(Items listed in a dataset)
════

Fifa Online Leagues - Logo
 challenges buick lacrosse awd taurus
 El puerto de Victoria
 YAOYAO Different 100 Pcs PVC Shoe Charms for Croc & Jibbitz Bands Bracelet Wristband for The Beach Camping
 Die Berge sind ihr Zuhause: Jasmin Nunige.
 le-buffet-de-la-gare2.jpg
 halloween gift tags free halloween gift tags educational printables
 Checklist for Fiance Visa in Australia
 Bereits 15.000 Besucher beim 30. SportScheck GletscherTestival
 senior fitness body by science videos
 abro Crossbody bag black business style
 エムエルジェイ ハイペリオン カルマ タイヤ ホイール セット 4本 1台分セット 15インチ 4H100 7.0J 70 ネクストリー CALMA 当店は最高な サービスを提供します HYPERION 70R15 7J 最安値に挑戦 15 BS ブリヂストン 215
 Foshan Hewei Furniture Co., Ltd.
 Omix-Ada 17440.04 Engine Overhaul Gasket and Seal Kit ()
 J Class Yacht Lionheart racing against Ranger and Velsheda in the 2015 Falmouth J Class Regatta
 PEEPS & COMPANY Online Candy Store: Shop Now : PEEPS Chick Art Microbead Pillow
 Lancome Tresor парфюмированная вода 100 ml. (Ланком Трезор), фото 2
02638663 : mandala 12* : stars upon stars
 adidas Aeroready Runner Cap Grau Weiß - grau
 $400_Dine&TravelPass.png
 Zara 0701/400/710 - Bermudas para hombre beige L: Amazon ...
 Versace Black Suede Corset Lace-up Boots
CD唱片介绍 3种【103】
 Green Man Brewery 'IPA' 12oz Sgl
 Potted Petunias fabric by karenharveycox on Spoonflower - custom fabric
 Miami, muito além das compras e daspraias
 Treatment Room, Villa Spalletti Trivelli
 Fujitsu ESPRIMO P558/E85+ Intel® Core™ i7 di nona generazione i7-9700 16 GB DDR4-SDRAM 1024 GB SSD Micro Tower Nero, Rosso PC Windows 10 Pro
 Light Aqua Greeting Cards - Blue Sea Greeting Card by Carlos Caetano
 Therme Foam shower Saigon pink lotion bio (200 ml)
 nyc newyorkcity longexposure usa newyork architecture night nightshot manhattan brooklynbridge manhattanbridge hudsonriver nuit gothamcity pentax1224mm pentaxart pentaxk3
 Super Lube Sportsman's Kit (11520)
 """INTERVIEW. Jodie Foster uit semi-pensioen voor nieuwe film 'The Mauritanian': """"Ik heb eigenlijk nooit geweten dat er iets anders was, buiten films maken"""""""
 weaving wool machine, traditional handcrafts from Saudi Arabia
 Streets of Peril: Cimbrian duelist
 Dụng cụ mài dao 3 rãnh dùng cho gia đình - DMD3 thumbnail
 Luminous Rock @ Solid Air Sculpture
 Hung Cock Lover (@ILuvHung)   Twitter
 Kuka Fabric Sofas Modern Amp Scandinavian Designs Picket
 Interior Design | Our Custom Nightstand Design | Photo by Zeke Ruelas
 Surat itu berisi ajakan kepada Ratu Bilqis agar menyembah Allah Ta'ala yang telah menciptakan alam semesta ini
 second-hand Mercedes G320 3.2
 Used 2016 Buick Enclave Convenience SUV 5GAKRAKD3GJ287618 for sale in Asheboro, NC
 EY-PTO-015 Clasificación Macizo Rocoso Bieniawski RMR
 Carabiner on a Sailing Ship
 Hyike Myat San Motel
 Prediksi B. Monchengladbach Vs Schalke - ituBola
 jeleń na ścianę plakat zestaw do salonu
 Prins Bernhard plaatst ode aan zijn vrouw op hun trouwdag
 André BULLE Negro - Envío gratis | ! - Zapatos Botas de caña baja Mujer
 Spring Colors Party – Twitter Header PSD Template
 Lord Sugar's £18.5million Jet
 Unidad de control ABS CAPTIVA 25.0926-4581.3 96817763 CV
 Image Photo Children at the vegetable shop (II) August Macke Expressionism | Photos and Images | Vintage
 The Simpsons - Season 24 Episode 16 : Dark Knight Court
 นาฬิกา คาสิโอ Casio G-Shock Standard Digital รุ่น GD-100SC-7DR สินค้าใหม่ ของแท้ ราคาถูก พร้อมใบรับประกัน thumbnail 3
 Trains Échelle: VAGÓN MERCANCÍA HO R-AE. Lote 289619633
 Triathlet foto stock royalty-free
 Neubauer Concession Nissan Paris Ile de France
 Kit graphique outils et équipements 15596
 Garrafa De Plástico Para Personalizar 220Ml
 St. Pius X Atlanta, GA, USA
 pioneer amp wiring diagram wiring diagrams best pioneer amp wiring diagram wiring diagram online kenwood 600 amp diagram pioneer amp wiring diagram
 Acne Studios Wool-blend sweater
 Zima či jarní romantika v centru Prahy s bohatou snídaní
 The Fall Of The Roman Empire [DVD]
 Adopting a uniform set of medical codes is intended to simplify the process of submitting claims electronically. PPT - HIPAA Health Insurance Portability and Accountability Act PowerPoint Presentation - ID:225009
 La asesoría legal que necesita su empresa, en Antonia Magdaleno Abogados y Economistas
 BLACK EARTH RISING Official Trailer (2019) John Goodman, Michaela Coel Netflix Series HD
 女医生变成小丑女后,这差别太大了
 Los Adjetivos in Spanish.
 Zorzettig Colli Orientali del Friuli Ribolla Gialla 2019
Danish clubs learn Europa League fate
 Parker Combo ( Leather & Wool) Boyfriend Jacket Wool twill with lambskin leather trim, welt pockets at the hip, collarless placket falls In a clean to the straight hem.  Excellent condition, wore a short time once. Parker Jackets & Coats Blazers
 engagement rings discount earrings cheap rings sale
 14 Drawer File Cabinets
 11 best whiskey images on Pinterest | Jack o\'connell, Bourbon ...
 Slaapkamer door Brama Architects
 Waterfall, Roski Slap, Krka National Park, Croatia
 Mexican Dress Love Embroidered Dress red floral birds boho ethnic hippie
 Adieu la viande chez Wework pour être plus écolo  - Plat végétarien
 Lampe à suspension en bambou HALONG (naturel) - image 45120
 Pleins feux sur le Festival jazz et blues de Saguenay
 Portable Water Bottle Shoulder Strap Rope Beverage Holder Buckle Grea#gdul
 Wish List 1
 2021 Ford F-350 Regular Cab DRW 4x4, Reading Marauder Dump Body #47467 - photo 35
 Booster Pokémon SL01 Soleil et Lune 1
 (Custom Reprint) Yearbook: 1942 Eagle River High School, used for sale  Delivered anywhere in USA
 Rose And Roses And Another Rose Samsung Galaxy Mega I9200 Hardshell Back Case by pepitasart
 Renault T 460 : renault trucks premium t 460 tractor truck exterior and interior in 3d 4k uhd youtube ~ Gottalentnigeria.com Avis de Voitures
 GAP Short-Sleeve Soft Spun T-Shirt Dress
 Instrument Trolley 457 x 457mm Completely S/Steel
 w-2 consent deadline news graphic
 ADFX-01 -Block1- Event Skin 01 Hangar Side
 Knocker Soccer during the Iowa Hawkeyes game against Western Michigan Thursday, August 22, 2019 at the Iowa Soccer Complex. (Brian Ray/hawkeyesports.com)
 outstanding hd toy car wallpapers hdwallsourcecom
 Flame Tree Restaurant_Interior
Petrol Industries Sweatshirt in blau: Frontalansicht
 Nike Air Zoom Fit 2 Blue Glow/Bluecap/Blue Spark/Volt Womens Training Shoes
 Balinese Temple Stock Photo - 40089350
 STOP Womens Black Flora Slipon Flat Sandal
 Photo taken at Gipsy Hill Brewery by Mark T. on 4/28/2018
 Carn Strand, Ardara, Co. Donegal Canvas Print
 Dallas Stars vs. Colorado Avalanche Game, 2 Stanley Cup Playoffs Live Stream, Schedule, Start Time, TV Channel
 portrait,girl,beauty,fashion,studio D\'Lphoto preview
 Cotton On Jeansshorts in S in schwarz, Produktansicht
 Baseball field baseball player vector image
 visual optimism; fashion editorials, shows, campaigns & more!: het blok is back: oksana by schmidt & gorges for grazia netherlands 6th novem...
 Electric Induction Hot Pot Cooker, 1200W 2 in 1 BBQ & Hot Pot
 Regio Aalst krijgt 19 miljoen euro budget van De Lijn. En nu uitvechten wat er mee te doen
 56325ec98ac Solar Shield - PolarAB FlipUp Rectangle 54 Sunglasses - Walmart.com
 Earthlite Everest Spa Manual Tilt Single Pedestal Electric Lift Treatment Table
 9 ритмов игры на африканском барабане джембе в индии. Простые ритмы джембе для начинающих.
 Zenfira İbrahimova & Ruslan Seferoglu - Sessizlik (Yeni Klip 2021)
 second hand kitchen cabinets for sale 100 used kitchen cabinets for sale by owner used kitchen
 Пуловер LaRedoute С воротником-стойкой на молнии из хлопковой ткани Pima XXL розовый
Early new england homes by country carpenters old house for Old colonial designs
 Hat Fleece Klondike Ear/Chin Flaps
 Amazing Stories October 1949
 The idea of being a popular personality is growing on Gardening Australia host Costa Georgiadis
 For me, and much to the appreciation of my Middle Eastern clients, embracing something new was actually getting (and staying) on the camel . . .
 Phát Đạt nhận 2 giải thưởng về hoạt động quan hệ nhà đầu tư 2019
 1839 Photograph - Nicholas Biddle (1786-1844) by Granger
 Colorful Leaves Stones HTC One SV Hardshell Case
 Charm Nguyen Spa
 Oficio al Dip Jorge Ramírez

════

What you return should be exactly the lines above, starting at the one with "Hung Cock Lover" and ending at the one with "BLACK EARTH RISING", and nothing else.

 Hung Cock Lover (@ILuvHung)   Twitter
 Kuka Fabric Sofas Modern Amp Scandinavian Designs Picket
 Interior Design | Our Custom Nightstand Design | Photo by Zeke Ruelas
 Surat itu berisi ajakan kepada Ratu Bilqis agar menyembah Allah Ta'ala yang telah menciptakan alam semesta ini
 second-hand Mercedes G320 3.2
 Used 2016 Buick Enclave Convenience SUV 5GAKRAKD3GJ287618 for sale in Asheboro, NC
 EY-PTO-015 Clasificación Macizo Rocoso Bieniawski RMR
 Carabiner on a Sailing Ship
 Hyike Myat San Motel
 Prediksi B. Monchengladbach Vs Schalke - ituBola
 jeleń na ścianę plakat zestaw do salonu
 Prins Bernhard plaatst ode aan zijn vrouw op hun trouwdag
 André BULLE Negro - Envío gratis | ! - Zapatos Botas de caña baja Mujer
 Spring Colors Party – Twitter Header PSD Template
 Lord Sugar's £18.5million Jet
 Unidad de control ABS CAPTIVA 25.0926-4581.3 96817763 CV
 Image Photo Children at the vegetable shop (II) August Macke Expressionism | Photos and Images | Vintage
 The Simpsons - Season 24 Episode 16 : Dark Knight Court
 นาฬิกา คาสิโอ Casio G-Shock Standard Digital รุ่น GD-100SC-7DR สินค้าใหม่ ของแท้ ราคาถูก พร้อมใบรับประกัน thumbnail 3
 Trains Échelle: VAGÓN MERCANCÍA HO R-AE. Lote 289619633
 Triathlet foto stock royalty-free
 Neubauer Concession Nissan Paris Ile de France
 Kit graphique outils et équipements 15596
 Garrafa De Plástico Para Personalizar 220Ml
 St. Pius X Atlanta, GA, USA
 pioneer amp wiring diagram wiring diagrams best pioneer amp wiring diagram wiring diagram online kenwood 600 amp diagram pioneer amp wiring diagram
 Acne Studios Wool-blend sweater
 Zima či jarní romantika v centru Prahy s bohatou snídaní
 The Fall Of The Roman Empire [DVD]
 Adopting a uniform set of medical codes is intended to simplify the process of submitting claims electronically. PPT - HIPAA Health Insurance Portability and Accountability Act PowerPoint Presentation - ID:225009
 La asesoría legal que necesita su empresa, en Antonia Magdaleno Abogados y Economistas
 BLACK EARTH RISING Official Trailer (2019) John Goodman, Michaela Coel Netflix Series HD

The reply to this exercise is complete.